** DESCRIPTION OF THE TASK **
Reproduce every line of the records below word for word, but leave the pictures out of your answer.

(Chart comprehension data)
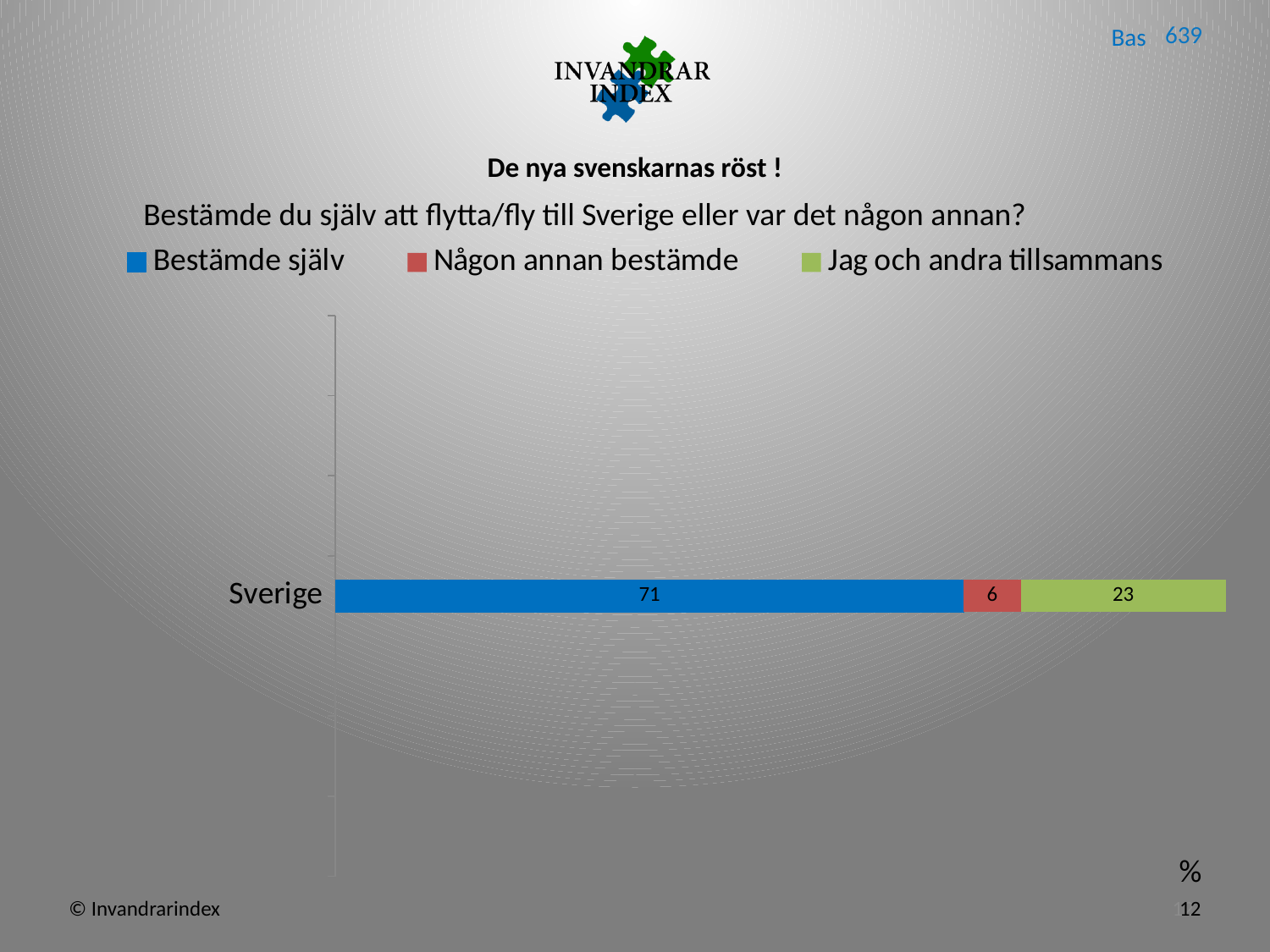
How many series does the legend list? 3 What is the difference between "Bestämde själv" and "Jag och andra tillsammans" for Sverige? 48 What is the total of the stacked bar for Sverige? 100 What colour represents "Någon annan bestämde" in the chart? Red Which series has the lowest value for Sverige? Någon annan bestämde How many categories are shown on the chart? 1 What is the value for "Bestämde själv" for Sverige? 71 What is the value for "Jag och andra tillsammans" for Sverige? 23 What is the value for "Någon annan bestämde" for Sverige? 6 What kind of chart is shown on the slide? Bar chart Which series has the highest value for Sverige? Bestämde själv Which is larger for Sverige: "Jag och andra tillsammans" or "Någon annan bestämde"? Jag och andra tillsammans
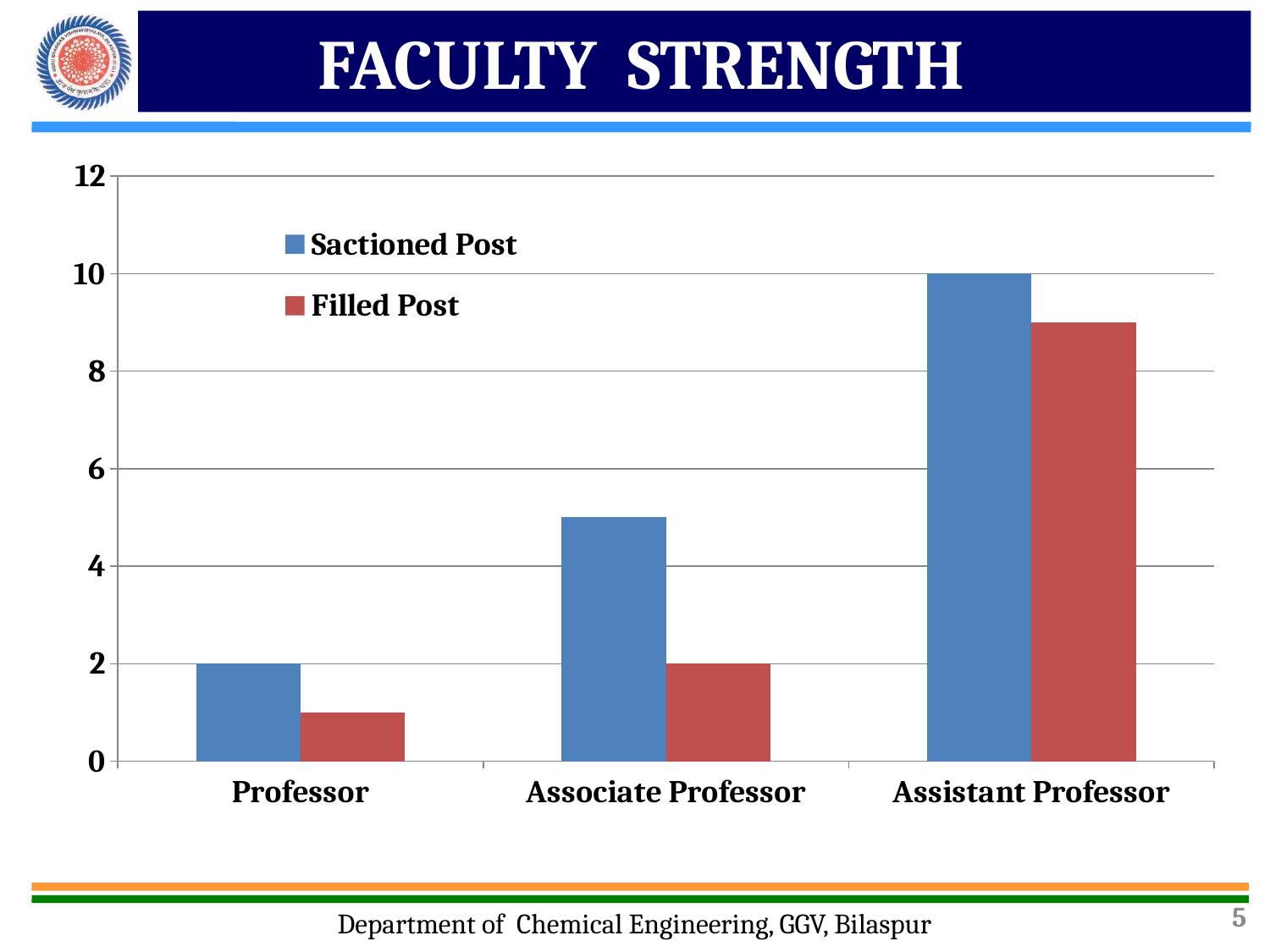
For Associate Professor, which is larger: Sactioned Post or Filled Post? Sactioned Post What type of chart is shown on the slide? bar chart How many series does the legend list? 2 Which category has the lowest Filled Post value? Professor How many categories are shown on the x axis? 3 Is the Filled Post value for Assistant Professor greater or less than 8? greater What is the Sactioned Post value for Assistant Professor? 10 What is the Sactioned Post value for Professor? 2 Is the Sactioned Post value for Associate Professor greater or less than 4? greater What is the difference between the Sactioned Post values for Assistant Professor and Professor? 8 Which category has the highest Sactioned Post value? Assistant Professor What is the Filled Post value for Associate Professor? 2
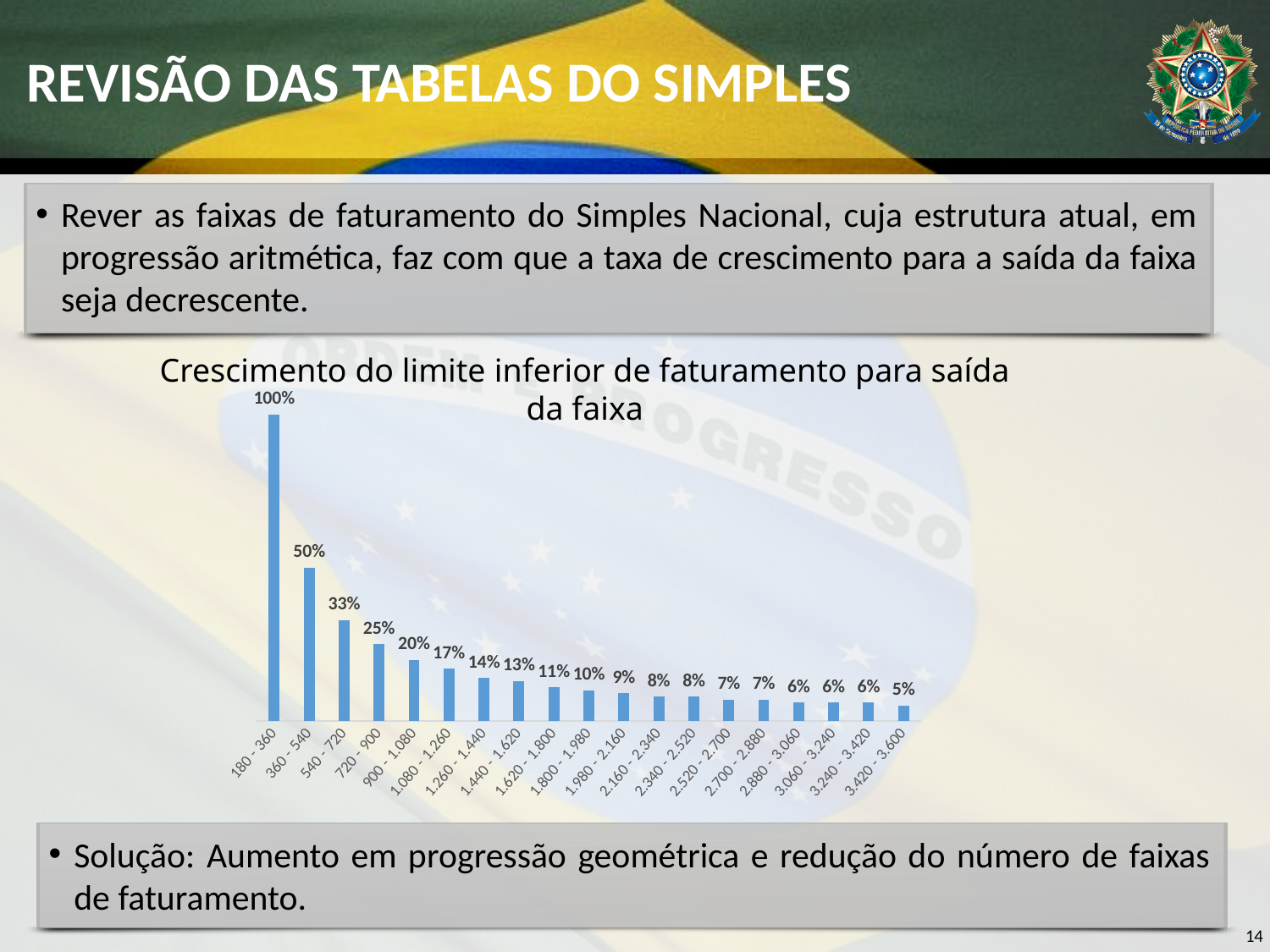
What kind of chart is shown on the slide? Bar chart What is the value for the 3.420 - 3.600 category? 5% Which is larger, the value for 720 - 900 or the value for 1.620 - 1.800? 720 - 900 Do the values rise or fall from left to right along the x axis? Fall What is the difference between the values for 180 - 360 and 360 - 540? 50% What is the title of the chart? Crescimento do limite inferior de faturamento para saída da faixa What is the value for the 180 - 360 category? 100% How many categories are shown on the x axis? 19 Which category has the lowest value? 3.420 - 3.600 What is the value for the 1.260 - 1.440 category? 14% Which category has the highest value? 180 - 360 What is the value for the 540 - 720 category? 33%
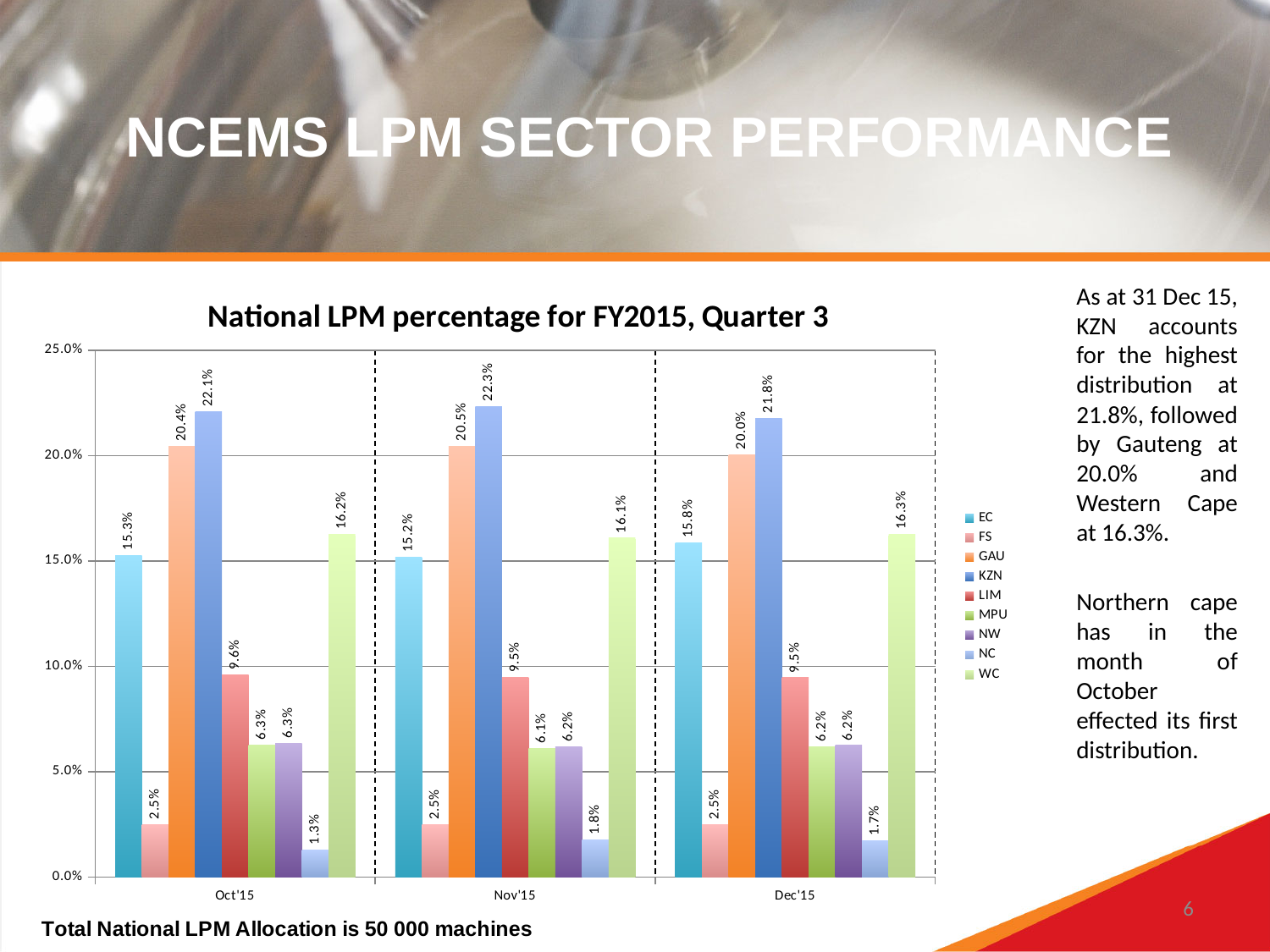
How many series does the legend list? 9 What is the value for GAU in Oct'15? 20.4% What is the value for NC in Nov'15? 1.8% What is the difference between KZN and GAU in Dec'15? 1.8% Which is larger in Oct'15, EC or WC? WC Which province has the lowest value in Oct'15? NC What is the value for WC in Dec'15? 16.3% What kind of chart is shown on the slide? Bar chart Which province has the highest value in Nov'15? KZN Is the value for LIM in Nov'15 greater or less than 10.0%? less What is the value for KZN in Dec'15? 21.8% How many months are shown on the x axis? 3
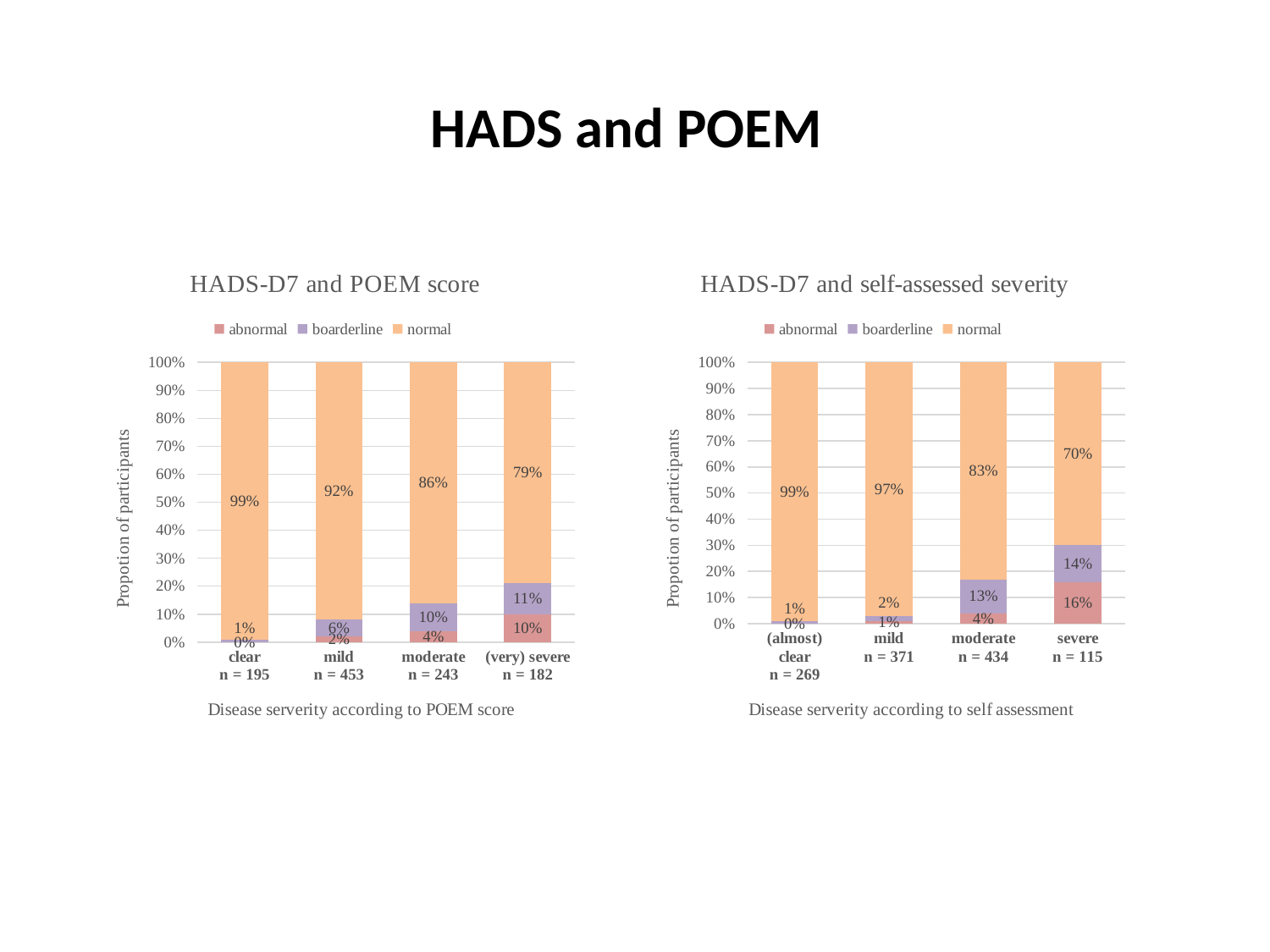
In the 'HADS-D7 and POEM score' chart, what is the abnormal percentage for the (very) severe group? 10% In the 'HADS-D7 and POEM score' chart, what percentage of participants in the moderate group are classified as normal? 86% In the 'HADS-D7 and POEM score' chart, which disease severity group has the lowest normal percentage? (very) severe How many series does the legend of the 'HADS-D7 and self-assessed severity' chart list? 3 In the 'HADS-D7 and POEM score' chart, what is the difference between the normal percentages of the clear and (very) severe groups? 20% How many disease severity groups are shown in the 'HADS-D7 and POEM score' chart? 4 In the 'HADS-D7 and self-assessed severity' chart, what percentage of the mild group is normal? 97% In the 'HADS-D7 and self-assessed severity' chart, does the normal percentage rise or fall as severity increases from (almost) clear to severe? fall What type of chart is the 'HADS-D7 and POEM score' chart? stacked bar chart In the 'HADS-D7 and self-assessed severity' chart, which group has the highest abnormal percentage? severe In the 'HADS-D7 and self-assessed severity' chart, what is the boarderline percentage for the severe group? 14% In the 'HADS-D7 and self-assessed severity' chart, is the abnormal percentage for the severe group larger or smaller than its boarderline percentage? larger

** EXERCISE OUTPUT **
How many series does the legend list? 3 What is the difference between "Bestämde själv" and "Jag och andra tillsammans" for Sverige? 48 What is the total of the stacked bar for Sverige? 100 What colour represents "Någon annan bestämde" in the chart? Red Which series has the lowest value for Sverige? Någon annan bestämde How many categories are shown on the chart? 1 What is the value for "Bestämde själv" for Sverige? 71 What is the value for "Jag och andra tillsammans" for Sverige? 23 What is the value for "Någon annan bestämde" for Sverige? 6 What kind of chart is shown on the slide? Bar chart Which series has the highest value for Sverige? Bestämde själv Which is larger for Sverige: "Jag och andra tillsammans" or "Någon annan bestämde"? Jag och andra tillsammans
For Associate Professor, which is larger: Sactioned Post or Filled Post? Sactioned Post What type of chart is shown on the slide? bar chart How many series does the legend list? 2 Which category has the lowest Filled Post value? Professor How many categories are shown on the x axis? 3 Is the Filled Post value for Assistant Professor greater or less than 8? greater What is the Sactioned Post value for Assistant Professor? 10 What is the Sactioned Post value for Professor? 2 Is the Sactioned Post value for Associate Professor greater or less than 4? greater What is the difference between the Sactioned Post values for Assistant Professor and Professor? 8 Which category has the highest Sactioned Post value? Assistant Professor What is the Filled Post value for Associate Professor? 2
What kind of chart is shown on the slide? Bar chart What is the value for the 3.420 - 3.600 category? 5% Which is larger, the value for 720 - 900 or the value for 1.620 - 1.800? 720 - 900 Do the values rise or fall from left to right along the x axis? Fall What is the difference between the values for 180 - 360 and 360 - 540? 50% What is the title of the chart? Crescimento do limite inferior de faturamento para saída da faixa What is the value for the 180 - 360 category? 100% How many categories are shown on the x axis? 19 Which category has the lowest value? 3.420 - 3.600 What is the value for the 1.260 - 1.440 category? 14% Which category has the highest value? 180 - 360 What is the value for the 540 - 720 category? 33%
How many series does the legend list? 9 What is the value for GAU in Oct'15? 20.4% What is the value for NC in Nov'15? 1.8% What is the difference between KZN and GAU in Dec'15? 1.8% Which is larger in Oct'15, EC or WC? WC Which province has the lowest value in Oct'15? NC What is the value for WC in Dec'15? 16.3% What kind of chart is shown on the slide? Bar chart Which province has the highest value in Nov'15? KZN Is the value for LIM in Nov'15 greater or less than 10.0%? less What is the value for KZN in Dec'15? 21.8% How many months are shown on the x axis? 3
In the 'HADS-D7 and POEM score' chart, what is the abnormal percentage for the (very) severe group? 10% In the 'HADS-D7 and POEM score' chart, what percentage of participants in the moderate group are classified as normal? 86% In the 'HADS-D7 and POEM score' chart, which disease severity group has the lowest normal percentage? (very) severe How many series does the legend of the 'HADS-D7 and self-assessed severity' chart list? 3 In the 'HADS-D7 and POEM score' chart, what is the difference between the normal percentages of the clear and (very) severe groups? 20% How many disease severity groups are shown in the 'HADS-D7 and POEM score' chart? 4 In the 'HADS-D7 and self-assessed severity' chart, what percentage of the mild group is normal? 97% In the 'HADS-D7 and self-assessed severity' chart, does the normal percentage rise or fall as severity increases from (almost) clear to severe? fall What type of chart is the 'HADS-D7 and POEM score' chart? stacked bar chart In the 'HADS-D7 and self-assessed severity' chart, which group has the highest abnormal percentage? severe In the 'HADS-D7 and self-assessed severity' chart, what is the boarderline percentage for the severe group? 14% In the 'HADS-D7 and self-assessed severity' chart, is the abnormal percentage for the severe group larger or smaller than its boarderline percentage? larger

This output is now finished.